Railroad transport accounts for more than 70 percent of U.S. coal destined to the electric power sector, so changes in rail rates can have an important impact on the cost of coal delivered to power plants, the report said.

“Though they vary significantly, transportation costs accounted for 40 percent of the average overall cost of coal delivered at electric power plants in 2010,” it was stated in the report.

On average, nominal U.S. rail rates for shipping coal grew from $11.83 to $17.25 per short ton from 2001 to 2010.

Rates grew slowly in the beginning of the decade before increasing almost 11 percent in 2005, then continuing to grow at a relatively robust pace until the recession, the report said.

“However, the impact of the recession on transportation rates was short-lived as rates grew more than 9 percent in 2010,” it said.

National numbers can be misleading, however, as regional dynamics tend to vary considerably among the six major coal basins, the report added.

“For example, Southern Appalachian coal costs increased more than 10 percent annually in 2001-10, while Powder River Basin (PRB) rates grew 1.5 percent over the same period. For a few PRB destination states, rates fell during this period,” the report stated. “The wide range in minemouth coal prices and transportation distances across the United States create significant variation in the impact of transportation rates on overall coal costs, with different basins affected to significantly differing degrees.”

While rail transportation costs for Appalachian and Illinois Basin coals as a percent of total delivered cost fall in the low 20 percent range, the relatively low commodity cost of PRB coal, and the long distances it travels, results in transportation costs that averaged almost 60 percent of the total delivered cost in 2010—more than the commodity itself, according to the report.

State-level data show further variation in rate changes over 2001-2010. At the high and low ends, Virginia-to-Tennessee rates grew 83 percent, while Wyoming-to-Kansas rates fell 23 percent — a 106 percentage point swing, the report concluded.

• Provided material:
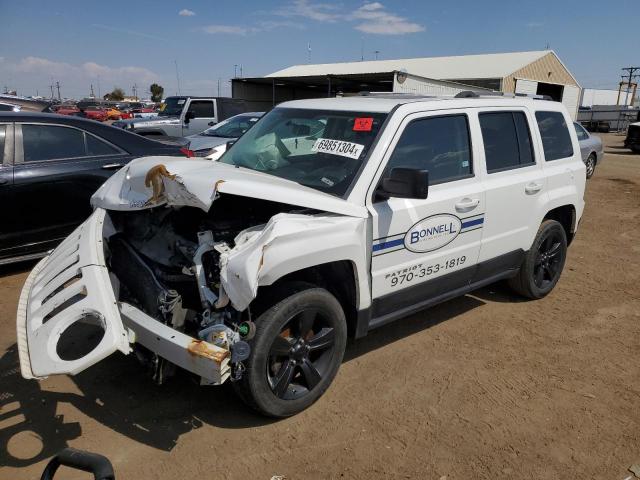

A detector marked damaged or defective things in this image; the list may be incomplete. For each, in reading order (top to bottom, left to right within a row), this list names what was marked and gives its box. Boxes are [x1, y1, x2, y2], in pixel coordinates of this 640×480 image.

crumpled hood [92, 156, 368, 218]
torn white fender [92, 156, 368, 218]
detached front bumper [16, 208, 231, 384]
torn white fender [218, 214, 368, 312]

• Required actions:
• A. Based on the coal rail rate report, is each of these statements (i), (ii), (iii) true? For each, answer yes or no and quote the words of the text that settle it.
(i) Rail carries more than 70 percent of U.S. coal headed to the electric power sector.
(ii) Rail rates for shipping coal fell in 2010.
(iii) In 2010, transportation made up almost 60 percent of the total delivered cost of PRB coal.
• B. Rewrite the entire listing of detector marks with "damaged or defective" replaced by "broken or faulty" and everything else left unchanged. Leave the picture out.
The coal rail rate text and the listing have no connection to each other.

• Task results:
• A.
(i) Yes: "Railroad transport accounts for more than 70 percent of U.S. coal destined to the electric power sector"
(ii) No: "rates grew more than 9 percent in 2010"
(iii) Yes: "results in transportation costs that averaged almost 60 percent of the total delivered cost in 2010"

• B.
A detector marked broken or faulty things in this image; the list may be incomplete. For each, in reading order (top to bottom, left to right within a row), this list names what was marked and gives its box. Boxes are [x1, y1, x2, y2], in pixel coordinates of this 640×480 image.

crumpled hood [92, 156, 368, 218]
torn white fender [92, 156, 368, 218]
detached front bumper [16, 208, 231, 384]
torn white fender [218, 214, 368, 312]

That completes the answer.